Model of American switcher locomotive

The FM H-12-44TS was a light road switcher version of the Fairbanks-Morse H-12-44 yard switcher locomotive. Only three of the 1200 hp, six-cylinder opposed piston engine locomotives (builder numbers 12L1021-12L1023) were manufactured especially for the Atchison, Topeka and Santa Fe Railway in May, 1956. The units had an extended frame to accommodate the addition of a short hood behind the cab, and were configured in a B-B wheel arrangement and mounted atop a pair of two-axle AAR Type-A switcher trucks with all axles powered. H-12-44TSs also came equipped with steam generator units as they were acquired solely for shuttling passenger cars in and around the Dearborn Station terminal in Chicago, Illinois.
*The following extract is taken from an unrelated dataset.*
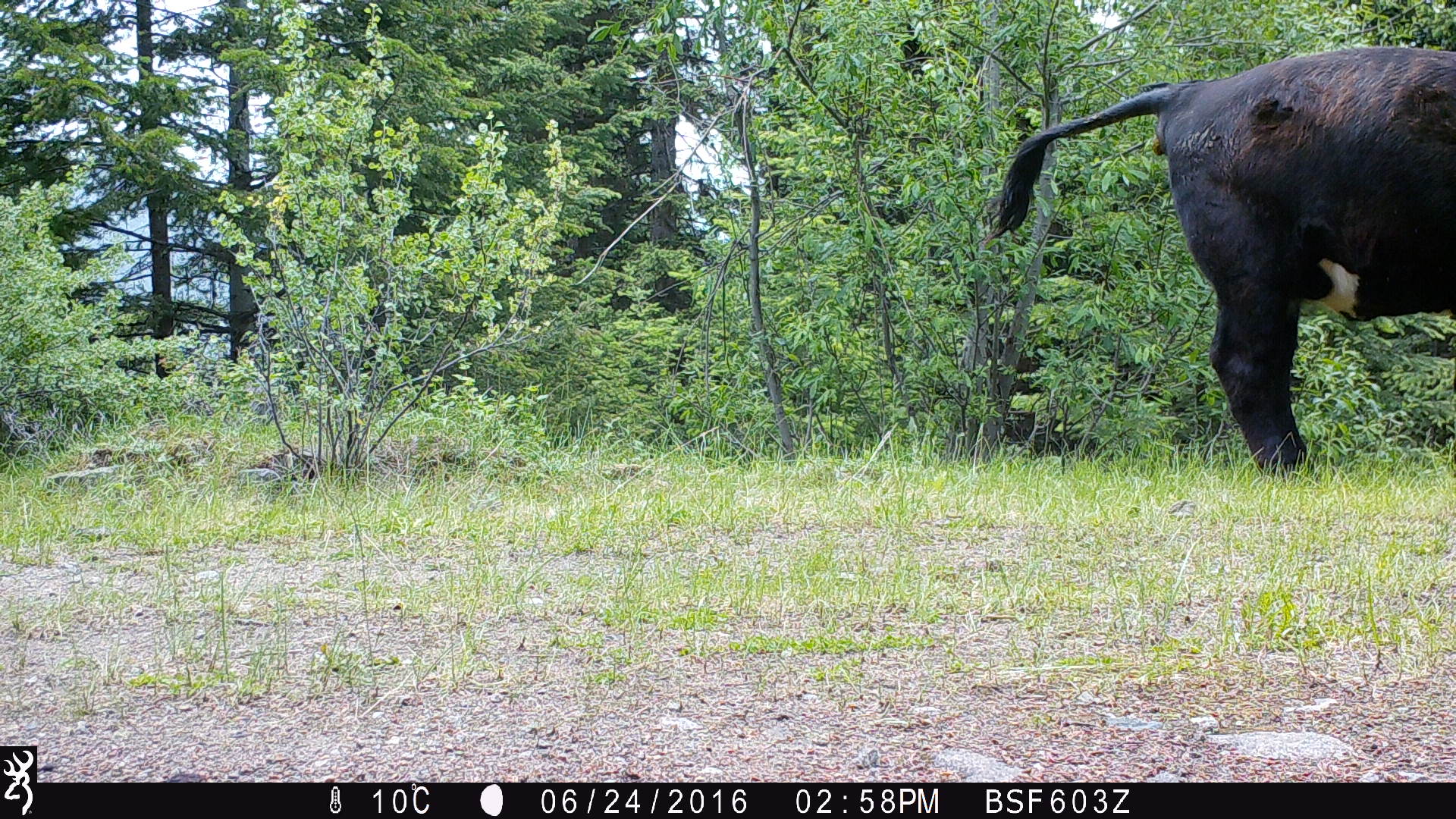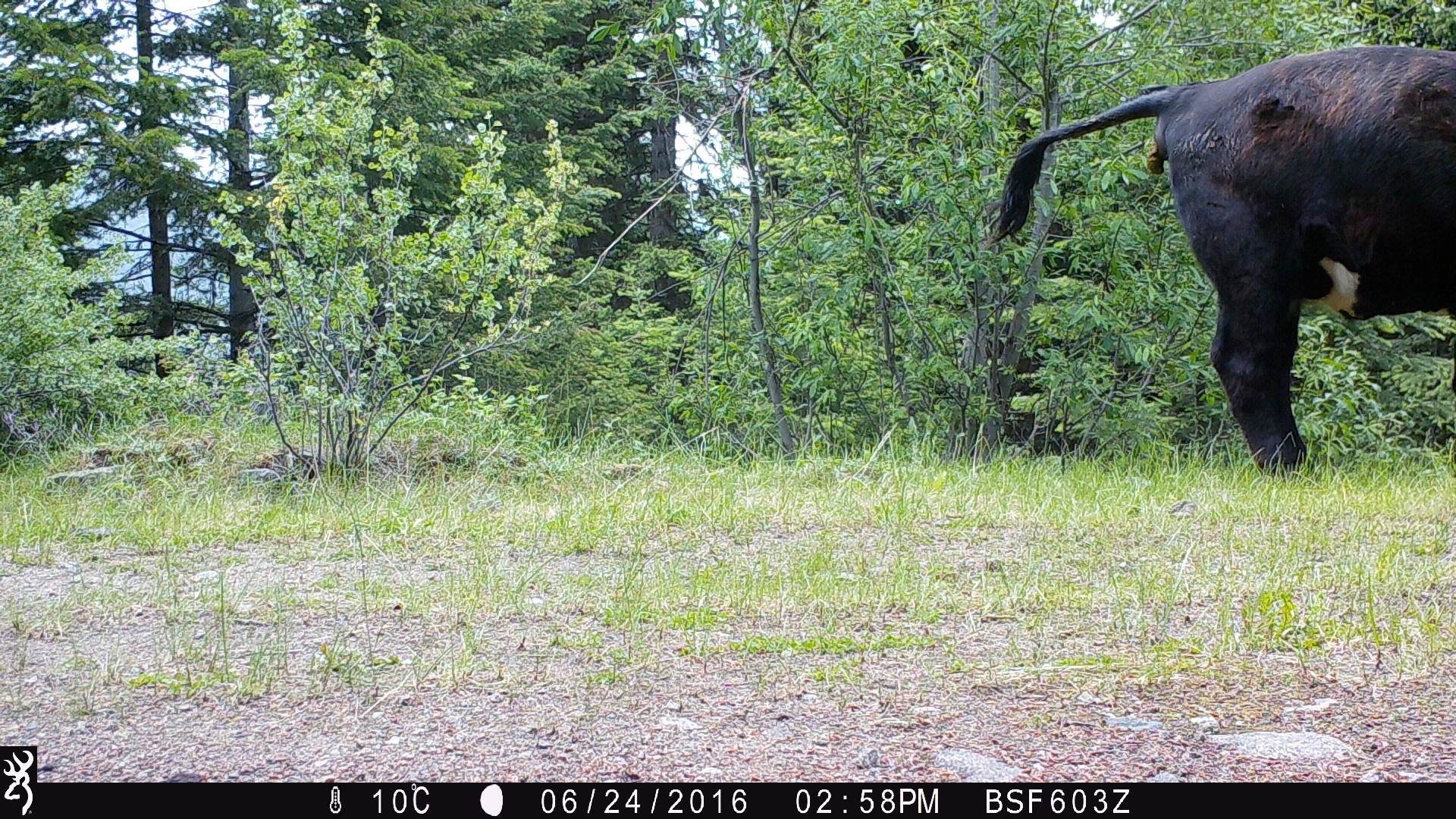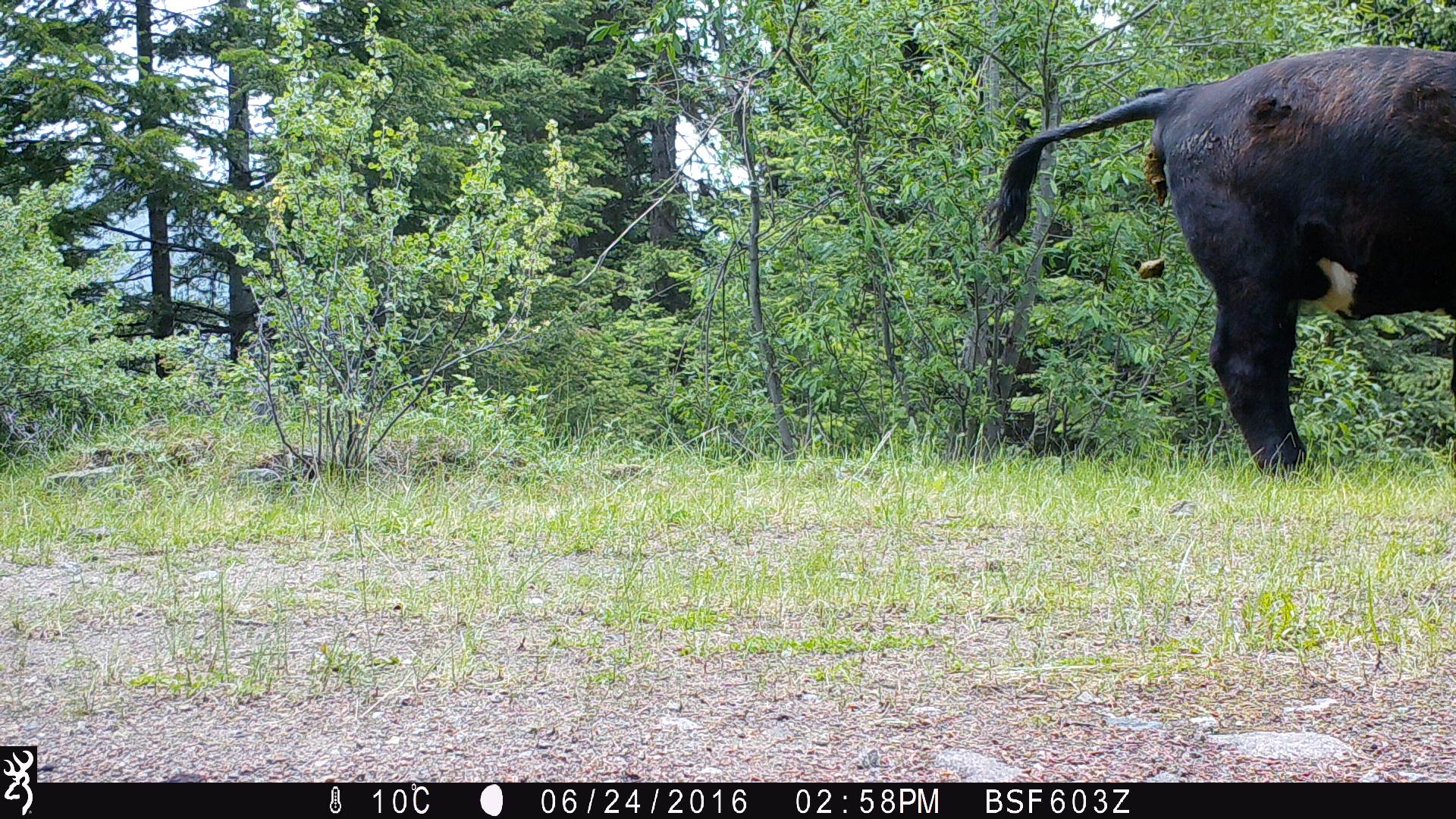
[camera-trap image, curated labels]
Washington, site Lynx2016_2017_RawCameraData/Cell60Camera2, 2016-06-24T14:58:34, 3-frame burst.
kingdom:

The locomotives (#541-#543) were delivered in the road's Zebra Stripe paint scheme, though all three would finish out their days on the Santa Fe dressed in the switcher version of the blue and yellow Billboard livery. Coinciding with the end of Santa Fe passenger train service in Chicago, #541 was retired on June 1, 1972, and sold to the Allison Steel Manufacturing Company in October of that year; #542 and #543 were both retired on May 7, 1974, though #543 (the only example to have evaded the scrap yard) was subsequently preserved in Albuquerque, New Mexico and donated to the California State Railroad Museum in March 1986. It has since been moved to the Illinois Railway Museum.